In some ways it’s very easy. There’s a bright line between the activity of journalism and the activity of fiction writing. They depend on some of the same basic skills and tools, but they’re totally different activities, with different objectives, different histories and canons, different rules and conventions. It’s like cabinetmaking and shipbuilding.
But some things are difficult. One thing that I do take from journalism into fiction is the sense of responsibility not to misrepresent the world or its people. And it’s tough! Every book is a hologram: a multi-dimensional image that creates in a reader’s mind an entire alternate universe, from the laws of physics down to traffic regulations. And in some way, those readers are going to assume, at least subconsciously, that that universe is like the universe we live in. That’s true even if you’re writing exclusively about aliens in a galaxy far, far away. (Stop and think for a second about how many of the things you think you know are actually based on things you’ve seen on TV shows or read in novels. Do you actually know anything, really, about how police officers work, or E.R. doctors, or spies, lawyers, soldiers? For most of us the correct answer is “no,” and yet we think we know a lot—from fiction.)
Now, on the one hand, as an author you want your fiction to be believable. You want your cops to act like cops, and your soldiers to act like soldiers. But what does that really mean, when you get down to it? What does a police officer act like? Is everyone the same? Soon you’re asking questions like: “On a probability curve, how much of an outlier is my character?” and “Am I presenting this event as normal, or as unusual, or as totally-nuts-but-it’s-happening-anyway?” And you’re sliding down a dark hole with no bottom, because you’ve forgotten the truth, which is that if there is a bright line here, it’s only between “what actually happened” and “what didn’t.” All stories are lies, yet we all mistake them for truth. So how do you write a bunch of lies about a place, without doing too much violence to the reality? That’s the really hard question; I don’t think it has a good answer.

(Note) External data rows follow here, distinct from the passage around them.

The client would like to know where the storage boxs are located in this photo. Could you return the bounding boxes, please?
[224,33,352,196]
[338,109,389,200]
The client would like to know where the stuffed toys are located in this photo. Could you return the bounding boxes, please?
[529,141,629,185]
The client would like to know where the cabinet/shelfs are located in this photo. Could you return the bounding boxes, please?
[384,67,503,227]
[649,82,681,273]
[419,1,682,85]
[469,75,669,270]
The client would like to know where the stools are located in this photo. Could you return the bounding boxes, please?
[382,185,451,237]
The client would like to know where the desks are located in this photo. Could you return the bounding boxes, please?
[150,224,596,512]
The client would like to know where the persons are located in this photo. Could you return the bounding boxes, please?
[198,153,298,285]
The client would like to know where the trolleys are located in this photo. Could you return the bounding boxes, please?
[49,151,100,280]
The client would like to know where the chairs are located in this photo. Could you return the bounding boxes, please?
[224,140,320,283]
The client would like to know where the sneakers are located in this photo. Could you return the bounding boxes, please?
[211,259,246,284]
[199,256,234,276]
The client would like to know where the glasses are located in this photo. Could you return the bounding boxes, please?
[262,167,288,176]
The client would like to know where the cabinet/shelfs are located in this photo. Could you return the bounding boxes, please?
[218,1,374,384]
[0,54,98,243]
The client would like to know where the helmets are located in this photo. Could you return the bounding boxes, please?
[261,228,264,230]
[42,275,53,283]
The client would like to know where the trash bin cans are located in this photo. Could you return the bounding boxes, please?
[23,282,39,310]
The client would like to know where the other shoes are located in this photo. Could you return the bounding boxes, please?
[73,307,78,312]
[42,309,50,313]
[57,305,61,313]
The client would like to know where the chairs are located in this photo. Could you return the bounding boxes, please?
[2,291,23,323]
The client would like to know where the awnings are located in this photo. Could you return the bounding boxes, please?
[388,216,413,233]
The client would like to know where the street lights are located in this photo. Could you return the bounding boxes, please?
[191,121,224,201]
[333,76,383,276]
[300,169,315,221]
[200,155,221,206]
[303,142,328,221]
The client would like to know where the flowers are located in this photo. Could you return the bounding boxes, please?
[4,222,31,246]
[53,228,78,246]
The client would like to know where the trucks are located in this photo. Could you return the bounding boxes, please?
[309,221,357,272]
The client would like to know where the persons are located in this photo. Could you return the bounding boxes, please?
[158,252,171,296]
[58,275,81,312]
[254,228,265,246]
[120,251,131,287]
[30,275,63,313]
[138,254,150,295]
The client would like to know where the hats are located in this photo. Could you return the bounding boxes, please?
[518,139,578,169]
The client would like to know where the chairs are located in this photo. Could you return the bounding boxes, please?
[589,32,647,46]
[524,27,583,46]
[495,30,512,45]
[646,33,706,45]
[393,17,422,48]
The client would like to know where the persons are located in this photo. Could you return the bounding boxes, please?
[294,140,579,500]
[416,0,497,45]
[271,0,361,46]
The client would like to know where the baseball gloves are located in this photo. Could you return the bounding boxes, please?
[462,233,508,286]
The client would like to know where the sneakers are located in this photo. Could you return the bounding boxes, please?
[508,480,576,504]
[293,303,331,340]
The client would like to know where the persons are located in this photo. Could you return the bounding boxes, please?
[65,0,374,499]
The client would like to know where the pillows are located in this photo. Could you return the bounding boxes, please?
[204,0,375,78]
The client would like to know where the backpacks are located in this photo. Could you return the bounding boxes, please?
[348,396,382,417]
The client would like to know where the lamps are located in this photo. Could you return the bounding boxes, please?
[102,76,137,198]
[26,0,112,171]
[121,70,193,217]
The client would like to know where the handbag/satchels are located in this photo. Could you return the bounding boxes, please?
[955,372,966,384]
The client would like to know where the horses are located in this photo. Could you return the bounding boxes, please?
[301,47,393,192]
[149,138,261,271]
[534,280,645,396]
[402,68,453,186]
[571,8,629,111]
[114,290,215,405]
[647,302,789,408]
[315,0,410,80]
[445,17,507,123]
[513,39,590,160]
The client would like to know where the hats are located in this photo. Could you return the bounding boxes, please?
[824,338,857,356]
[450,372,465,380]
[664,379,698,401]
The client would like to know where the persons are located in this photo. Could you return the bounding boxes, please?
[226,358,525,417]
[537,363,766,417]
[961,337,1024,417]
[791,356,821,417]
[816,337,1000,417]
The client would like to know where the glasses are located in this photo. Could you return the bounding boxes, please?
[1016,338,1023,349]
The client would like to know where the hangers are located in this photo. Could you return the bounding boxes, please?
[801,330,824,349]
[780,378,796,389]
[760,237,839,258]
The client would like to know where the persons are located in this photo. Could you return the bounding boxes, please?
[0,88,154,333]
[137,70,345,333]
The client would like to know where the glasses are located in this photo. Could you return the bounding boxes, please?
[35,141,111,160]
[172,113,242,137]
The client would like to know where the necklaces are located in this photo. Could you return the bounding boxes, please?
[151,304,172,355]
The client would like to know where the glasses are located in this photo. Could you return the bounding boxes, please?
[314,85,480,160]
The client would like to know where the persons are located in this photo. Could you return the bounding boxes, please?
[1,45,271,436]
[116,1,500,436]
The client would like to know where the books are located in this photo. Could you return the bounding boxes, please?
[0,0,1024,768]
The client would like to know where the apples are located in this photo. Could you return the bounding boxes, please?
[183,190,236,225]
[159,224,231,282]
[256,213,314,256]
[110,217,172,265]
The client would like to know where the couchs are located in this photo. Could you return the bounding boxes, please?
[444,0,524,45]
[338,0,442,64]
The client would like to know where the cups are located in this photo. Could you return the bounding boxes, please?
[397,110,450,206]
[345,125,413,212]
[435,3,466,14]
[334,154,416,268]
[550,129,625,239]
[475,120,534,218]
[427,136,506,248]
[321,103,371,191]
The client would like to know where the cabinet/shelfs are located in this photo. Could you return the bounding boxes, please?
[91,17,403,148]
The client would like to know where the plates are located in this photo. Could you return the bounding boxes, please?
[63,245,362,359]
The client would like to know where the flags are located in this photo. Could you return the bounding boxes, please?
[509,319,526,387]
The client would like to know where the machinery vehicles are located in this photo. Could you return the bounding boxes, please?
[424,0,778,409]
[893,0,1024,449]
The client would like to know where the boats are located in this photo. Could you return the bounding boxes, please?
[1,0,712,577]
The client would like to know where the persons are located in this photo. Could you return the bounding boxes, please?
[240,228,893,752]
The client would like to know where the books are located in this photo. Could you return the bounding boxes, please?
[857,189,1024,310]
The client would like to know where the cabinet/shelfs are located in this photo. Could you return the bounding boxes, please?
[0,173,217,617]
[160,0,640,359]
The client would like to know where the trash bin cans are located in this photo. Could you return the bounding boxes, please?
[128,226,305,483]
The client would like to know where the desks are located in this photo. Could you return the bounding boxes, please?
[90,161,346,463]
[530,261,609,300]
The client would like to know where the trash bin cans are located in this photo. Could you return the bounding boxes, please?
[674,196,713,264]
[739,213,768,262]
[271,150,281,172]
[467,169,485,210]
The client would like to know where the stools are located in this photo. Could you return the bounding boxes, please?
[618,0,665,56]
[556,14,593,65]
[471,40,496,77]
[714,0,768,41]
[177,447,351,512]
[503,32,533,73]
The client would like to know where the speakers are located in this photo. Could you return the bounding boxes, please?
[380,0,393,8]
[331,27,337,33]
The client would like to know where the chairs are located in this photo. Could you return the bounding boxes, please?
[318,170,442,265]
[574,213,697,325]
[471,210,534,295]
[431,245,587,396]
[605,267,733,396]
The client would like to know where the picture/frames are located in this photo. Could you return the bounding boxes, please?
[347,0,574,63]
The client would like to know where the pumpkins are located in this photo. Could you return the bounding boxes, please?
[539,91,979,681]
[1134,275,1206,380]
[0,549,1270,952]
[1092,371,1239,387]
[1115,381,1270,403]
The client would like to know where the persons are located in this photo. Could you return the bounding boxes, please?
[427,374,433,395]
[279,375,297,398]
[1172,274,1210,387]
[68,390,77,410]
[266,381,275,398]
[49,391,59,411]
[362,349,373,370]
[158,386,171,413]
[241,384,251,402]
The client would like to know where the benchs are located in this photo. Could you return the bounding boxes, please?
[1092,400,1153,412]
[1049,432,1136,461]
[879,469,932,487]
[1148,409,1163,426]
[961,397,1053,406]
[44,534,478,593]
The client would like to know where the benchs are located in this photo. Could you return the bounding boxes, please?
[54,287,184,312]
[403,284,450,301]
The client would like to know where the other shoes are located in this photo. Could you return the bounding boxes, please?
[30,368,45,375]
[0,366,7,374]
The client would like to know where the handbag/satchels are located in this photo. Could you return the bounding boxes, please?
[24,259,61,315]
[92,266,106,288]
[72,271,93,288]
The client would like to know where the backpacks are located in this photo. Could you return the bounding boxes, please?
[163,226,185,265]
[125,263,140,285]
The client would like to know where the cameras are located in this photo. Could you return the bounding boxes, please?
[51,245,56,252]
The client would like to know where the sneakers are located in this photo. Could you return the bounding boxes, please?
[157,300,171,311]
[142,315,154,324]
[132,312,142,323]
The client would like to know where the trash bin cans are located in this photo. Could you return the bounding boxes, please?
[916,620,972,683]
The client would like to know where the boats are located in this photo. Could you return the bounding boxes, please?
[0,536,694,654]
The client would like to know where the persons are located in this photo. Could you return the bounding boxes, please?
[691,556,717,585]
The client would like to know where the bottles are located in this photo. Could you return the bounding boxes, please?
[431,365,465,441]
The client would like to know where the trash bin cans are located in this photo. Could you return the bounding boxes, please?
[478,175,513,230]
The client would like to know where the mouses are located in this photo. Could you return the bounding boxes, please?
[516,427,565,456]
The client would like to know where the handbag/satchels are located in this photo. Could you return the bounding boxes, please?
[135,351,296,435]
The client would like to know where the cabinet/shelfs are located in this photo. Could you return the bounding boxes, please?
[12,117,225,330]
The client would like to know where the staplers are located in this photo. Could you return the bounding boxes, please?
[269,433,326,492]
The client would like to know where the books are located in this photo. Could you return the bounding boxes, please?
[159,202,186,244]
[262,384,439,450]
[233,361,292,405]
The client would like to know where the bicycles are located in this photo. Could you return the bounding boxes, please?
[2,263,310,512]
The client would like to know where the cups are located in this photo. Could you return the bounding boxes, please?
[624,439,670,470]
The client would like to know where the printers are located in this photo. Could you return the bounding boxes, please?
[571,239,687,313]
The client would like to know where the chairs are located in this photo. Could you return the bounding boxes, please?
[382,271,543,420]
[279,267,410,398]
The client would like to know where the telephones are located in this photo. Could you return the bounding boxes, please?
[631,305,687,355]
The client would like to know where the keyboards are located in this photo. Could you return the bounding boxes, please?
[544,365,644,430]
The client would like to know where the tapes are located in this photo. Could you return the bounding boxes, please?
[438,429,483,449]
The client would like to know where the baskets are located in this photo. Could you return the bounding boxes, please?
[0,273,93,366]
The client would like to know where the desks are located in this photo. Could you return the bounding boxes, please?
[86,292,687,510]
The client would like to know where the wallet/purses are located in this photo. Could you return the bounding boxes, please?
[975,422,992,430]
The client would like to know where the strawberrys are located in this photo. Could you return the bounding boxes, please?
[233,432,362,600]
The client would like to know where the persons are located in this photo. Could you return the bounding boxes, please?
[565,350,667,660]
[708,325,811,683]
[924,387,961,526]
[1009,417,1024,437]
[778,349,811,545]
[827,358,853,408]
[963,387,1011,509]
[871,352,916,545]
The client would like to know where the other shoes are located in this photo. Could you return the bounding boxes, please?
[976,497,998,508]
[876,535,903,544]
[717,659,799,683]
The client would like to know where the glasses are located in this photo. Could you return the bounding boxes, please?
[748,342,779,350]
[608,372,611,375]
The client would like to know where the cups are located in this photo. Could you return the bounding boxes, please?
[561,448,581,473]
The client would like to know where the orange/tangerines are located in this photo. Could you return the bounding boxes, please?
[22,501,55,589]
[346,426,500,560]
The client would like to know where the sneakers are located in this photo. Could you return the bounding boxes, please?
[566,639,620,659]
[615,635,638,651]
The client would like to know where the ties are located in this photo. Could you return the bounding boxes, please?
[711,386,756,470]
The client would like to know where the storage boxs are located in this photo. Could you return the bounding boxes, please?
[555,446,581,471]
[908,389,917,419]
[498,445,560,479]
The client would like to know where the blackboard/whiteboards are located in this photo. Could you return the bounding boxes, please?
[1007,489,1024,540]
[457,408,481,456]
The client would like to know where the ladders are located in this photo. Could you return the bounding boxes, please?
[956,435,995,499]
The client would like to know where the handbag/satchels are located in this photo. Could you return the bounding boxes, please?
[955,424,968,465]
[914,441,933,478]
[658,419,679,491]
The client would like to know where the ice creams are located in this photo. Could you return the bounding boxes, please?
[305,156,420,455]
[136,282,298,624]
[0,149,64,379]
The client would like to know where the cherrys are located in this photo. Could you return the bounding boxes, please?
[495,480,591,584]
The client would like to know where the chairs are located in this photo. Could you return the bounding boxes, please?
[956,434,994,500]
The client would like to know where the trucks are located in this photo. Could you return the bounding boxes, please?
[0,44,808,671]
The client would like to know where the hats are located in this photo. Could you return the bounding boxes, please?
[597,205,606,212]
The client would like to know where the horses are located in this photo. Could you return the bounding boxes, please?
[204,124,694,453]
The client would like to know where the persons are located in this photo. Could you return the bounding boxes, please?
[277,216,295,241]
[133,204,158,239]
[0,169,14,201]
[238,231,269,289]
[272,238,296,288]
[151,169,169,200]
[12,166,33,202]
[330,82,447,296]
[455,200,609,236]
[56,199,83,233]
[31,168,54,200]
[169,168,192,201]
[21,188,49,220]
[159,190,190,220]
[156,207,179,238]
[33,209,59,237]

Will you be attending ThrillerFest?
I’d very much like to, it’s a terrific event. I actually met my agent at AgentFest in 2013, and he’s been amazing. It’s not just that without him Cambodia Noir would never have seen the light of day, it also wouldn’t be nearly as strong a book. But I don’t even know what part of the world I’ll be based in, come summer, or what I’ll be working on, so it’s hard to say if I’ll be able to make it to New York
What’s next? Will there be a sequel?
I have no plans right now to return to this setting or these characters. I’m working on a new project, set in another part of the world, that takes what I hope will be a very different approach to reinterpreting noir tropes in a contemporary setting.
*****
Nick Seeley is an international journalist who got his start in Phnom Penh. Since then, he has spent more than a decade reporting from the Middle East. His work has appeared in The Christian Science Monitor, Foreign Policy magazine, Middle East Report, and Travelers’ Tales, among other publications. He is also the author of the nonfiction Kindle Single A Syrian Wedding, about life in a refugee camp in Jordan. Cambodia Noir is his first novel.